# DESCRIPTION OF THE TASK:
Leaving out the pictures, please retype each record exactly.

━━ SOURCE MATERIAL ━━

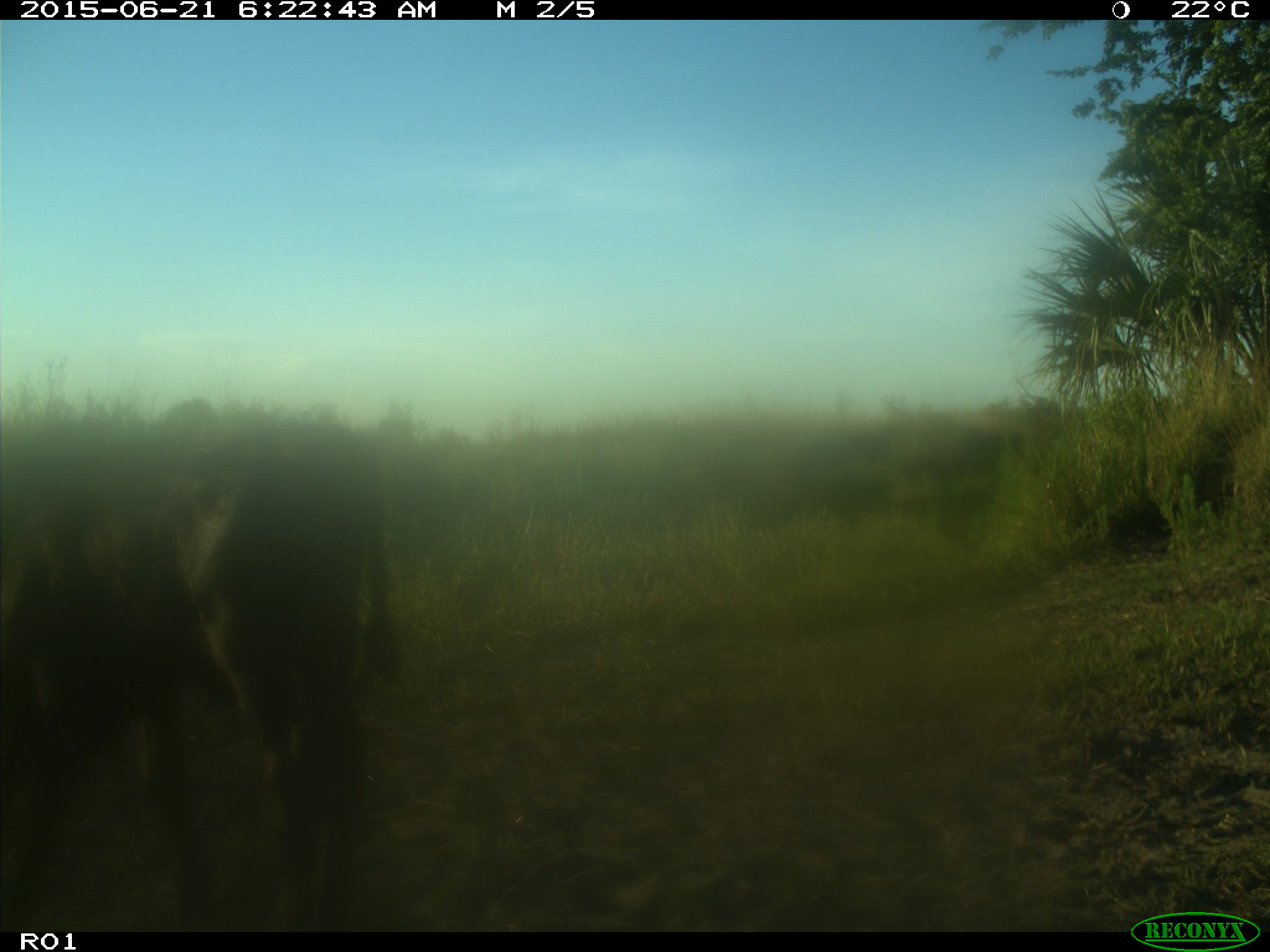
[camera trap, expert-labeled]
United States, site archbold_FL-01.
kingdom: Animalia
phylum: Chordata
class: Mammalia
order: Artiodactyla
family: Bovidae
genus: Bos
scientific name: Bos taurus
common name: domestic cow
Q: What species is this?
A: Bos taurus (domestic cow).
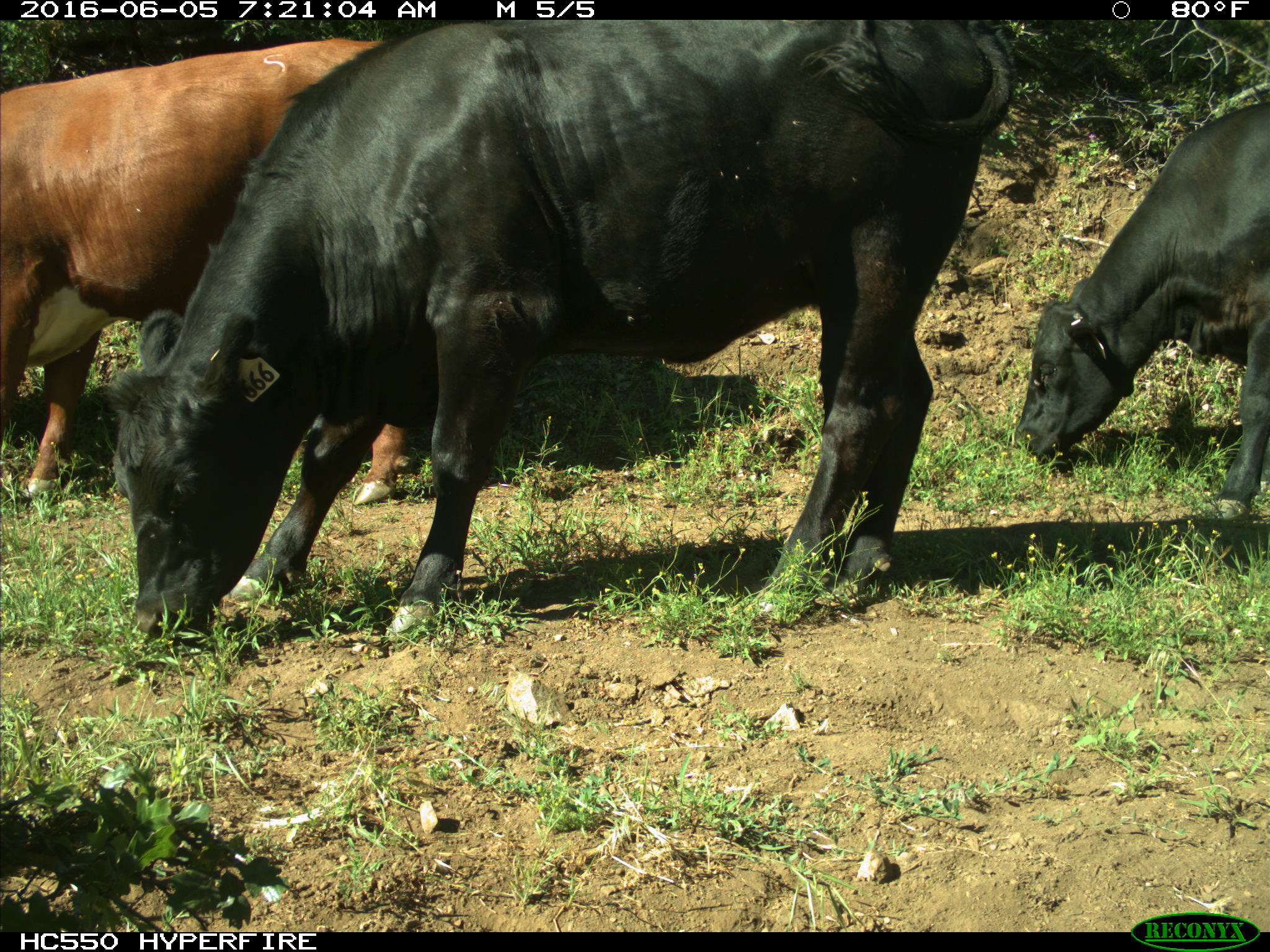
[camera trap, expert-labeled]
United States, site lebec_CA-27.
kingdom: Animalia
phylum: Chordata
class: Mammalia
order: Artiodactyla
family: Bovidae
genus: Bos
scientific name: Bos taurus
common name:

━━━

# YOUR SOLUTION:
[camera trap, expert-labeled]
United States, site archbold_FL-01.
kingdom: Animalia
phylum: Chordata
class: Mammalia
order: Artiodactyla
family: Bovidae
genus: Bos
scientific name: Bos taurus
common name: domestic cow
Q: What species is this?
A: Bos taurus (domestic cow).
[camera trap, expert-labeled]
United States, site lebec_CA-27.
kingdom: Animalia
phylum: Chordata
class: Mammalia
order: Artiodactyla
family: Bovidae
genus: Bos
scientific name: Bos taurus
common name:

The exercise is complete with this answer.